## Given exercise
Lay out the stretch of records from the start through the line containing "419 millimetres" as a two-column CSV with the columns record_text and answer. Use one row per record, put each field in quotation marks with line breaks replaced by spaces, and leave the pictures out.

--- begin ---

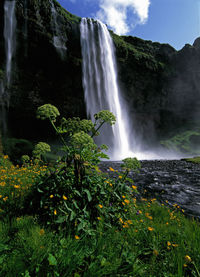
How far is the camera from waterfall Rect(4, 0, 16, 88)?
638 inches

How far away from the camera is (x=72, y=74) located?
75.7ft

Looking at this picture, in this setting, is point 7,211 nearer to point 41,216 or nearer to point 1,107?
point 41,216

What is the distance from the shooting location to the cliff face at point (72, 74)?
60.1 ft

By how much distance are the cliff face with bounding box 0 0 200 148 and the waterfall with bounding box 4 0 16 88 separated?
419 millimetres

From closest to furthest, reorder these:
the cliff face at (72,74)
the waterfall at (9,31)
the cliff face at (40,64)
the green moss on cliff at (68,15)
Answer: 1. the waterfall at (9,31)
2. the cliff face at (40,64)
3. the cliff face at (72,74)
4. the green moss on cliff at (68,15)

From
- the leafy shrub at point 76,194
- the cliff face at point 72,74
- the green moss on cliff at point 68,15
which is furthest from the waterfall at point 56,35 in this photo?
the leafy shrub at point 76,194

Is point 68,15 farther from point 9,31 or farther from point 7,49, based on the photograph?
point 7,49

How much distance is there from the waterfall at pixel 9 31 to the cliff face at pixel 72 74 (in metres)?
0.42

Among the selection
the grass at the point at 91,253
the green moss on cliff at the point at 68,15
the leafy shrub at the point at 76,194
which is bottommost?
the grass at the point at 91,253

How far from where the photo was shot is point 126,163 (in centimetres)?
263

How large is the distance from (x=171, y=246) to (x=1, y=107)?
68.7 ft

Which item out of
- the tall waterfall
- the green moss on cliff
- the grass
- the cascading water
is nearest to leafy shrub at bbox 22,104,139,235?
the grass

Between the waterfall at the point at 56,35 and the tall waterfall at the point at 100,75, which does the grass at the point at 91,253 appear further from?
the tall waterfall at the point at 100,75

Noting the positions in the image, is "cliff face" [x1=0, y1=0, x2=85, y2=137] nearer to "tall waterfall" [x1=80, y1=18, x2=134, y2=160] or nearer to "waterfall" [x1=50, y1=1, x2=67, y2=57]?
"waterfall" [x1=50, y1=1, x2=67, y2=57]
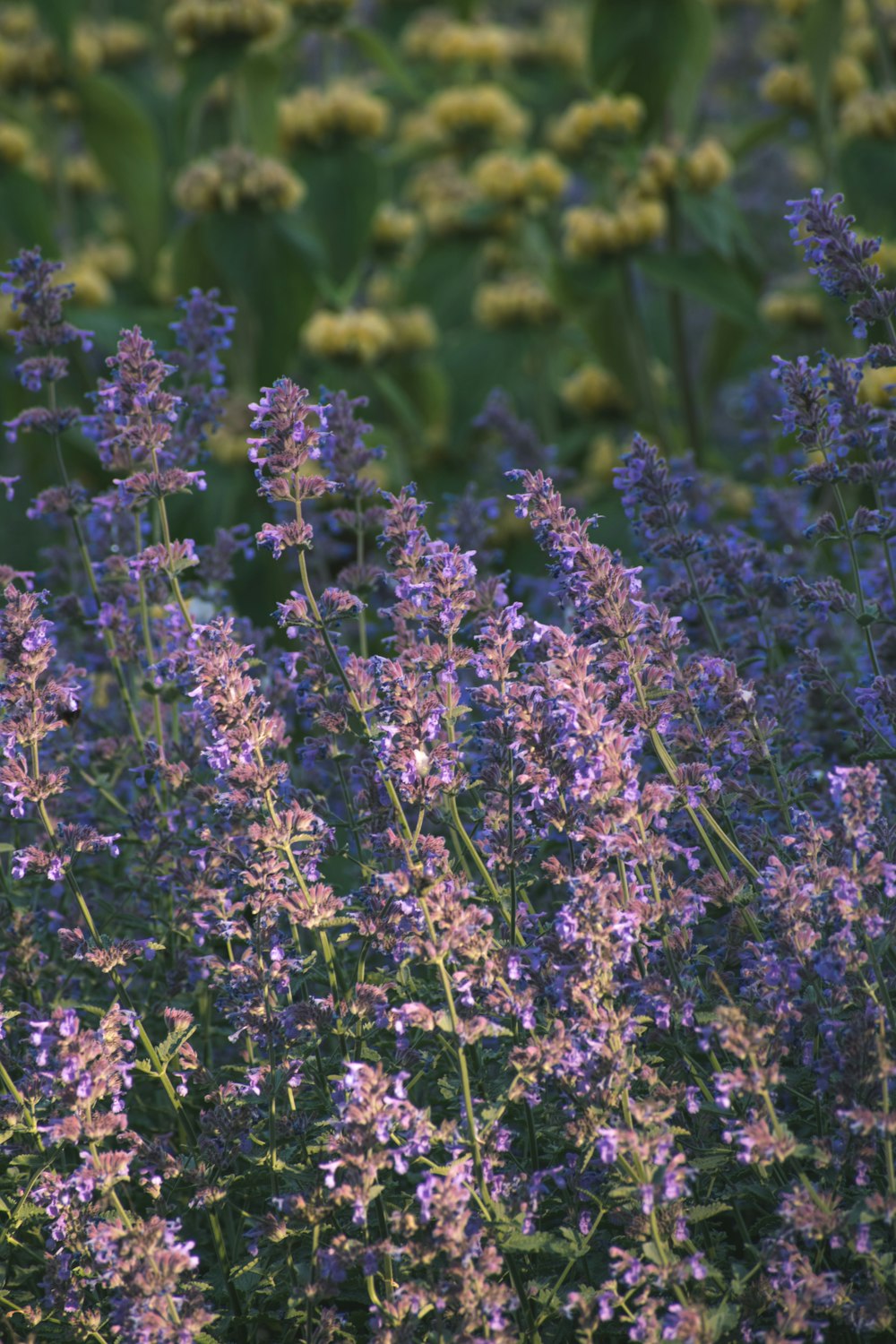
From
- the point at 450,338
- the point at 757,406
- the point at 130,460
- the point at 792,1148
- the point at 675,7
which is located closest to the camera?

--- end ---

## Task output
record_text,answer
"How far is the camera from waterfall Rect(4, 0, 16, 88)?","638 inches"
"How far away from the camera is (x=72, y=74) located?","75.7ft"
"Looking at this picture, in this setting, is point 7,211 nearer to point 41,216 or nearer to point 1,107?","point 41,216"
"What is the distance from the shooting location to the cliff face at point (72, 74)?","60.1 ft"
"By how much distance are the cliff face with bounding box 0 0 200 148 and the waterfall with bounding box 4 0 16 88 separated?","419 millimetres"